In the entries that follow, the lines from the line containing "alisaa jhons1 online" up to and including the line containing "League, 2014 Alexis" must be copied exactly, with pictures omitted.

Exercise material:

● ● ● ●

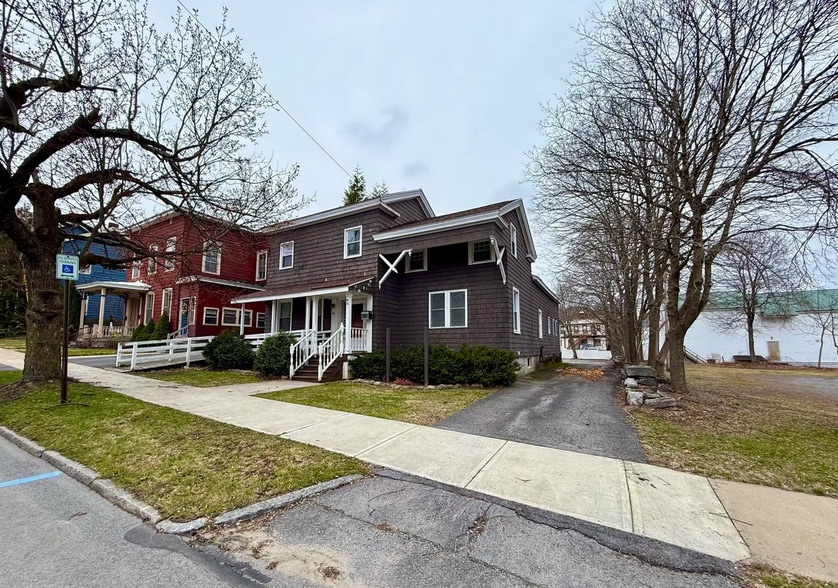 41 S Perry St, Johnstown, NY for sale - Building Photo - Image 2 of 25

● ● ● ●

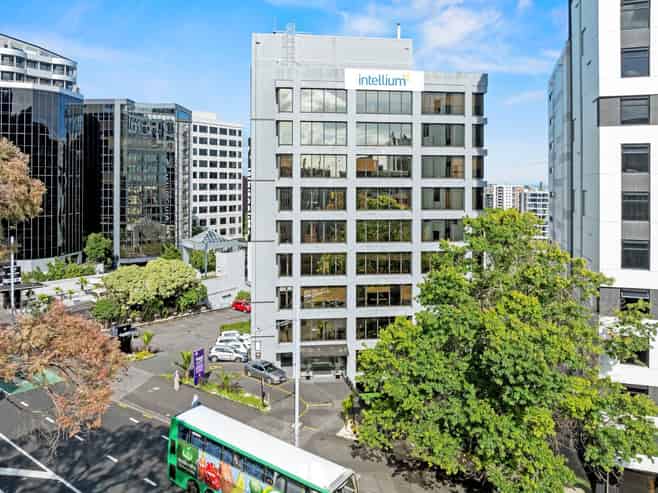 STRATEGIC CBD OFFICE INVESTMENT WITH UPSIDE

● ● ● ●

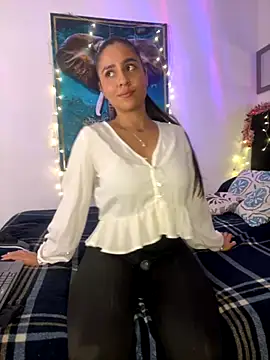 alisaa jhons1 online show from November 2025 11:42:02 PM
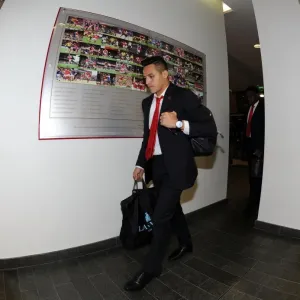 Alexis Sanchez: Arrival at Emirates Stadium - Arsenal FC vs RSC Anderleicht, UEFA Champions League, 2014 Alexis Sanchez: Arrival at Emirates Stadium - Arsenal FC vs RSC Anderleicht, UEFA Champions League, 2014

● ● ● ●

Exercise answer:
 alisaa jhons1 online show from November 2025 11:42:02 PM
 Alexis Sanchez: Arrival at Emirates Stadium - Arsenal FC vs RSC Anderleicht, UEFA Champions League, 2014 Alexis Sanchez: Arrival at Emirates Stadium - Arsenal FC vs RSC Anderleicht, UEFA Champions League, 2014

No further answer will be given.